Ich wandte mich ihr wieder zu.

»Warum ist dir das eigentlich so wichtig?« fragte ich.

»Wage es bloß nicht, Fragen, die ich dir stelle, mit Gegenfragen zu beantworten«, fuhr sie mich an.

»Ich weiß lediglich, daß die beiden nicht oft miteinander reden, aber ich weiß nicht, warum.«

Sie zog die Augenbrauen hoch.

»Er hat es dir also nicht gesagt?« fragte sie lauernd.

»Nein, nicht wirklich.«

»Nicht wirklich? Was soll denn das schon wieder heißen! Entweder er hat es dir erzählt, oder er hat es dir nicht erzählt«, sagte sie und beugte sich ungeduldig vor.

»Er hat es mir nicht erzählt«, erwiderte ich, und Tränen stiegen erneut in meinen Augen auf.

»Ich verstehe«, sagte sie und musterte mich weiterhin eindringlich.

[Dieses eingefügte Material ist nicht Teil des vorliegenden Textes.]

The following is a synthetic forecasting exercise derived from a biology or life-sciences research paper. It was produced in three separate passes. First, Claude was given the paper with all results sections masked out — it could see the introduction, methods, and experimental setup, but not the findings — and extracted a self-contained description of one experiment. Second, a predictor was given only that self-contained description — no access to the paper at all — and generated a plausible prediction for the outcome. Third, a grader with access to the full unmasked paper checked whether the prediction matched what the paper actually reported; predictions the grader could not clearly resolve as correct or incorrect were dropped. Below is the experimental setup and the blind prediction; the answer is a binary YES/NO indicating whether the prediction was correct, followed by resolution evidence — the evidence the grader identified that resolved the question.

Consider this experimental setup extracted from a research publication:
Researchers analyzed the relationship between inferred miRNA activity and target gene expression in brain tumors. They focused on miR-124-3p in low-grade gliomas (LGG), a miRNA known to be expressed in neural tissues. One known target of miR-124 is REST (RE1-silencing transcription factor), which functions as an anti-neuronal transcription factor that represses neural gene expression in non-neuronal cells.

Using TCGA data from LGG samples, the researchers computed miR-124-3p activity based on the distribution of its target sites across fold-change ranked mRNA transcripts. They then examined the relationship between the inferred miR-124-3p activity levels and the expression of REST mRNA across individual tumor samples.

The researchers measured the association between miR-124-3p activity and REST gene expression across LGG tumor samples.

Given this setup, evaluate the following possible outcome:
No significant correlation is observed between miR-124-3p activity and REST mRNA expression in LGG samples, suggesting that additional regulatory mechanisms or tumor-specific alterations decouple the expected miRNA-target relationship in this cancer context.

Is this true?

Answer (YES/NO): NO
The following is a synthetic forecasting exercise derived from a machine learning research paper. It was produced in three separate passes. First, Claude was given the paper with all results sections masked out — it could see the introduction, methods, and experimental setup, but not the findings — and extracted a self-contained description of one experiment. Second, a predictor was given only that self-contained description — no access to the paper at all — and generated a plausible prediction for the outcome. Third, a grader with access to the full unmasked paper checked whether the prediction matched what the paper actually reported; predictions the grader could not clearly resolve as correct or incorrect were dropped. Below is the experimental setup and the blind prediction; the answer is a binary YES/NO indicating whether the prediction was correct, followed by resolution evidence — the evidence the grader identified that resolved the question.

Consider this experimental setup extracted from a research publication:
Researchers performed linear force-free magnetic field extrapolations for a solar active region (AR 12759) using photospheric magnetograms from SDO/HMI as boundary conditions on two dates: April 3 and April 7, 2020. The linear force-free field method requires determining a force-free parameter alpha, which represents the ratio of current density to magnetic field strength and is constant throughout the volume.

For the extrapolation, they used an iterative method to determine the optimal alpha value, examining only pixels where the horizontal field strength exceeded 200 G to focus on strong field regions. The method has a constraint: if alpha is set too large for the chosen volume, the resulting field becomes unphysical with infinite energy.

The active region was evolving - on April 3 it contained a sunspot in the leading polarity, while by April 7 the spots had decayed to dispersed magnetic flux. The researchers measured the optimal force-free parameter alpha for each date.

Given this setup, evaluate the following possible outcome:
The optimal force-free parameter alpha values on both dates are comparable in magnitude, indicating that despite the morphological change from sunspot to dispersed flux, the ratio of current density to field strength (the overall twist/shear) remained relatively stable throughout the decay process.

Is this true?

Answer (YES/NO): NO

Ich kam mir vor, als säße ich in einem Polizeirevier im Schein einer grellen Lampe.

»Hast du mich deshalb zum Mittagessen eingeladen, weil du mich darüber aushorchen wolltest, was Kenneth über seinen eigenen Vater erzählt?« fragte ich trotz ihrer strengen Ermahnung, ihr keine Gegenfragen zu stellen.

»Sei nicht unverschämt«, fauchte sie mich an.

»Ich finde es ziemlich betrüblich, wenn der Richter nur dadurch etwas über seinen eigenen Sohn in Erfahrung bringen kann, daß eine andere Person ihm nachspioniert«, entgegnete ich.

»Wage es bloß nicht, dem Richter gegenüber etwas Derartiges zu äußern«, schimpfte sie. »Es war mit keinem Wort die Rede davon, daß du jemandem nachspionierst«, fügte sie hinzu, doch ich sah sie immer noch finster an.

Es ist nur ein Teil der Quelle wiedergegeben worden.